Isha gathered up the reports, trying to think of a tactful way to speak her thoughts. She could think of none. “Imperial Majesty, what if the borders fail?”
Berenene’s eyes bulged.
“What?”
“We must consider the possibility,” Isha went on. “Two of these children bested Quen, who has spent six years defending Your Imperial Majesty with his power. He has been tested by great mages and succeeded, but a girl and a
boy wrapped him up in a neat bundle. Lady Sandrilene did the same with
seven people
, two of them mages. Not great mages, but good ones. The possibility of failure must be considered.”
“If you approach it with that attitude, you open the door to failure,” snapped the empress.
Ishabal sighed. “All of our work in recent years has gone to the barriers in the southeast and the east, where our greatest enemies are. We have had neither the funds nor the mages to reinforce everything. I know that, given time and preparation, Quen and I could walk through the protection wall at Olart.

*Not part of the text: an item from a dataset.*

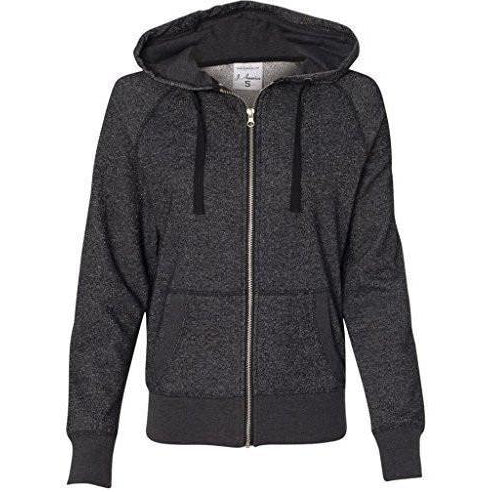 Womens Full-Zip Glitter Hoodie - Yoga Clothing for You - 1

We must ask ourselves if these three young people might now manage it as well. Majesty,
Quen could not break out of the cage Briar and Daja made without a mage’s help.
” Isha watched nervously as Berenene took a chair and sat in it. Calmly she continued: “You are angry because you fear you’ll be seen as weak, Majesty, but it need not be so. All we need do is announce that your cousin and her friends are returning home. It is earlier than planned, to be sure, but stories can be spread that our court is far too sophisticated for them! There are still ways to make it seem as if they fled with their tails between their legs.” She took a deep breath. “But if you raise the border against them, and they break through, that will be far worse than stories that say they fled our men. All of your neighbors will know you tried to keep them, and failed. You will have exposed a weakness.”
“I do not believe the border will fail,” Berenene said flatly, her mouth a hard, tight line.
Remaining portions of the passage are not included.